A disgruntled, disabled electrician named Jim H. Forrester drove his Chevrolet Suburban into the office of the State Industrial Insurance System in Las Vegas and went on a shooting rampage through the first floor of the building. In this incident, although no one was killed, about 25 employees later filed claims for stress and for injuries, and many of the 400 employees later received individual and group therapy.

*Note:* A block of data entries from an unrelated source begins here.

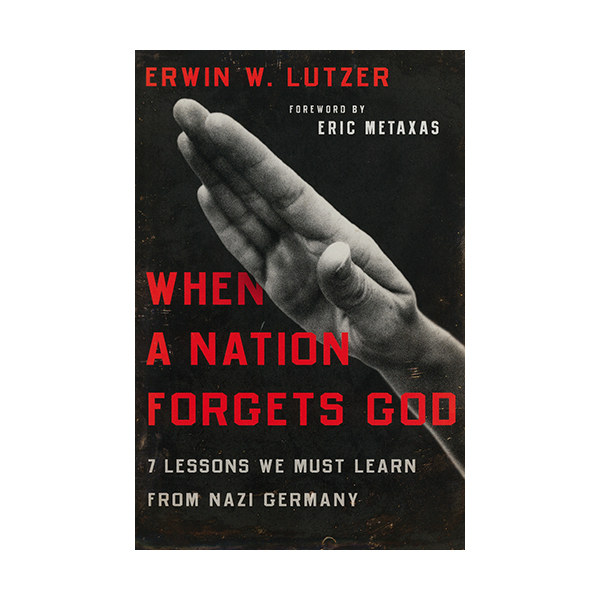 When A Nation Forgets God 9780802413284 by Erwin Lutzer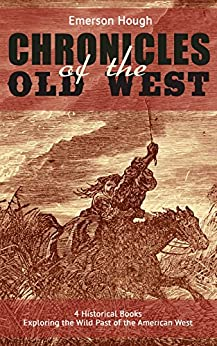 Download for free The Chronicles of the Old West - 4 Historical Books Exploring the Wild Past of the American West: Western Collection, Including The Story ... of the Outlaw & The Passing of the Frontier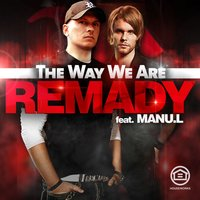 The Way We Are — Remady feat. Manu-L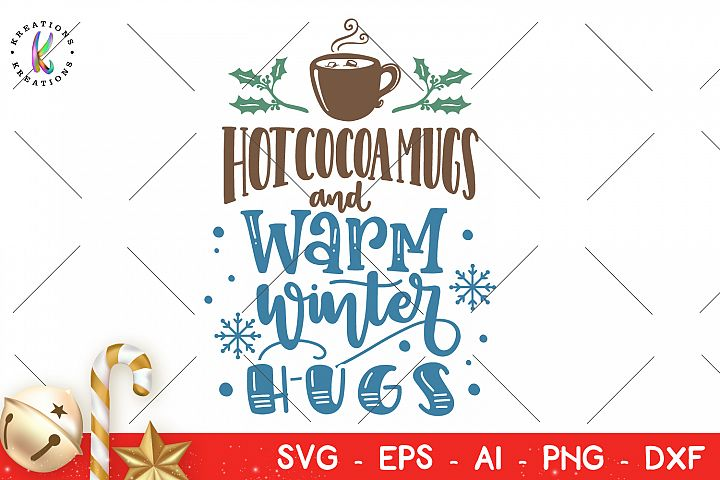 Hot Cocoa Mugs and Warm Winter Hugs svg Christmas quote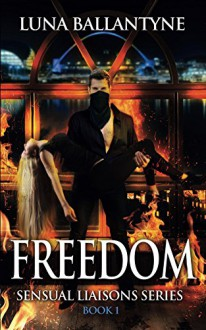 Freedom (The Sensual Liaisons Series Book 1) - Luna Ballantyne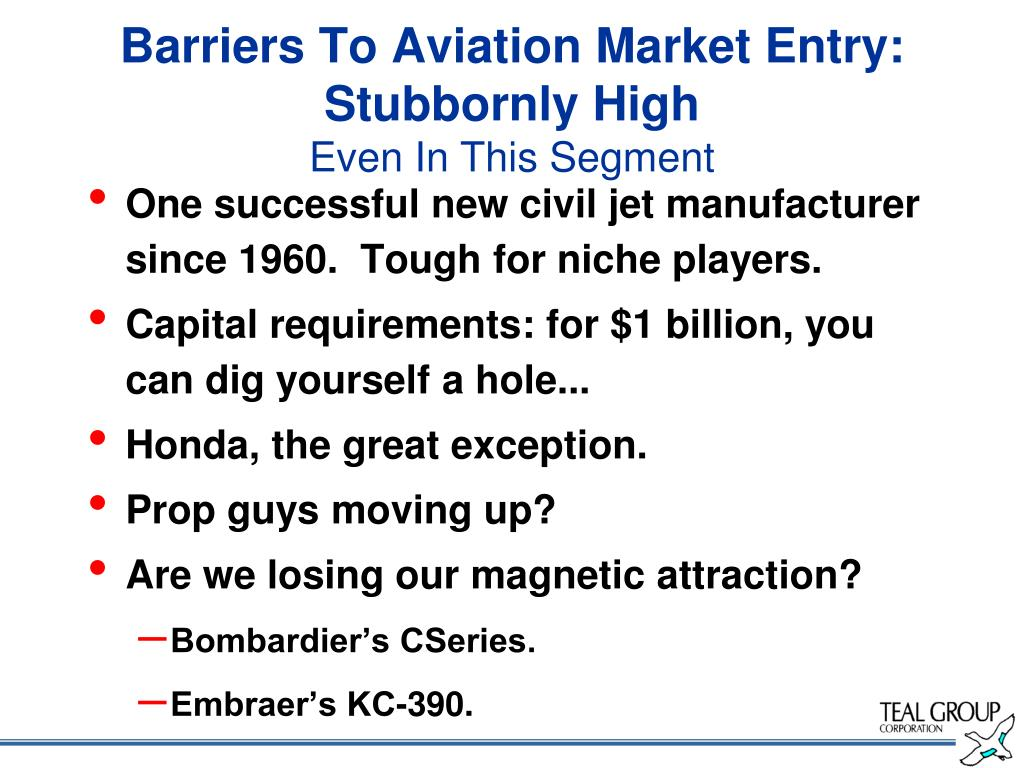 Barriers To Aviation Market Entry: Stubbornly High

  The annals of workplace killers are heavily weighted toward lowerrank former employees, but one of the first such killers to come to the public’s attention was a former IB M executive and engineer, Edward Thomas Mann. He had resigned, rather than be fired, after his performance ratings had slipped. Mann charged that he was a victim of racial discrimination. He traded in his white shirt and other appurtenances of IB M life and donned an olive-drab fatigue jacket and ski mask. Then, in pseudocommando style, Mann crashed his bronze Lincoln Continental into the lobby of an IB M office building in Rockville, Maryland. He leaped out of the car with two loaded rifles, a shotgun, and a pistol, using these to kill two people and wound seven more in a long siege, at the end of which he surrendered to police. Two years later, in prison, he hanged himself.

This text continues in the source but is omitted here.